* WHAT YOU SHOULD DO *
Below is a block of records; repeat each one exactly.

:: MATERIALS PROVIDED ::

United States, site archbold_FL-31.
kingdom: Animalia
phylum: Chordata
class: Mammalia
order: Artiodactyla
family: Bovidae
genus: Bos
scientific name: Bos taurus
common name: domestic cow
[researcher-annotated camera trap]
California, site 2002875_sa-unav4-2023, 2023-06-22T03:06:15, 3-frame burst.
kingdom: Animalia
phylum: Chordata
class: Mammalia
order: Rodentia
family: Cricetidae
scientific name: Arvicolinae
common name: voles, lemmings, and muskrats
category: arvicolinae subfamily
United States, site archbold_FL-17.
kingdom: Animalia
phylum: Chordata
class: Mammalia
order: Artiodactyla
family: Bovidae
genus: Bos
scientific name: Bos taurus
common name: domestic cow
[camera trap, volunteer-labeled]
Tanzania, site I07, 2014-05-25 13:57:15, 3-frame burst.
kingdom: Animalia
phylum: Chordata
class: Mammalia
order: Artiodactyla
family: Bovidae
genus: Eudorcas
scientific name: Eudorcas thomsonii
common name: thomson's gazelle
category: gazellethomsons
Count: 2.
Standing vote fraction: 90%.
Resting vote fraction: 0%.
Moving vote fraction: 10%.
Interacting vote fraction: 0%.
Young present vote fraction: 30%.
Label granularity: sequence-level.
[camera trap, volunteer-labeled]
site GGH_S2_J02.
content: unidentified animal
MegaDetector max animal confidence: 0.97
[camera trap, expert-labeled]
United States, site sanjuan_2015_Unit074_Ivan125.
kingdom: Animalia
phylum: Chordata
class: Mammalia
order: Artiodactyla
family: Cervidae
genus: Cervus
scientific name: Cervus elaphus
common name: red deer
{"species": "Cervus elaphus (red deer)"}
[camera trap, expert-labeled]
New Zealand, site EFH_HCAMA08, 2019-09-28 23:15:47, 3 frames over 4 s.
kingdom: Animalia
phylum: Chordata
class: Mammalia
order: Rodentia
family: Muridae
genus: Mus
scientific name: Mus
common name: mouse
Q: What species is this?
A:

:::

* SOLUTION TO THIS TASK *
United States, site archbold_FL-31.
kingdom: Animalia
phylum: Chordata
class: Mammalia
order: Artiodactyla
family: Bovidae
genus: Bos
scientific name: Bos taurus
common name: domestic cow
[researcher-annotated camera trap]
California, site 2002875_sa-unav4-2023, 2023-06-22T03:06:15, 3-frame burst.
kingdom: Animalia
phylum: Chordata
class: Mammalia
order: Rodentia
family: Cricetidae
scientific name: Arvicolinae
common name: voles, lemmings, and muskrats
category: arvicolinae subfamily
United States, site archbold_FL-17.
kingdom: Animalia
phylum: Chordata
class: Mammalia
order: Artiodactyla
family: Bovidae
genus: Bos
scientific name: Bos taurus
common name: domestic cow
[camera trap, volunteer-labeled]
Tanzania, site I07, 2014-05-25 13:57:15, 3-frame burst.
kingdom: Animalia
phylum: Chordata
class: Mammalia
order: Artiodactyla
family: Bovidae
genus: Eudorcas
scientific name: Eudorcas thomsonii
common name: thomson's gazelle
category: gazellethomsons
Count: 2.
Standing vote fraction: 90%.
Resting vote fraction: 0%.
Moving vote fraction: 10%.
Interacting vote fraction: 0%.
Young present vote fraction: 30%.
Label granularity: sequence-level.
[camera trap, volunteer-labeled]
site GGH_S2_J02.
content: unidentified animal
MegaDetector max animal confidence: 0.97
[camera trap, expert-labeled]
United States, site sanjuan_2015_Unit074_Ivan125.
kingdom: Animalia
phylum: Chordata
class: Mammalia
order: Artiodactyla
family: Cervidae
genus: Cervus
scientific name: Cervus elaphus
common name: red deer
{"species": "Cervus elaphus (red deer)"}
[camera trap, expert-labeled]
New Zealand, site EFH_HCAMA08, 2019-09-28 23:15:47, 3 frames over 4 s.
kingdom: Animalia
phylum: Chordata
class: Mammalia
order: Rodentia
family: Muridae
genus: Mus
scientific name: Mus
common name: mouse
Q: What species is this?
A:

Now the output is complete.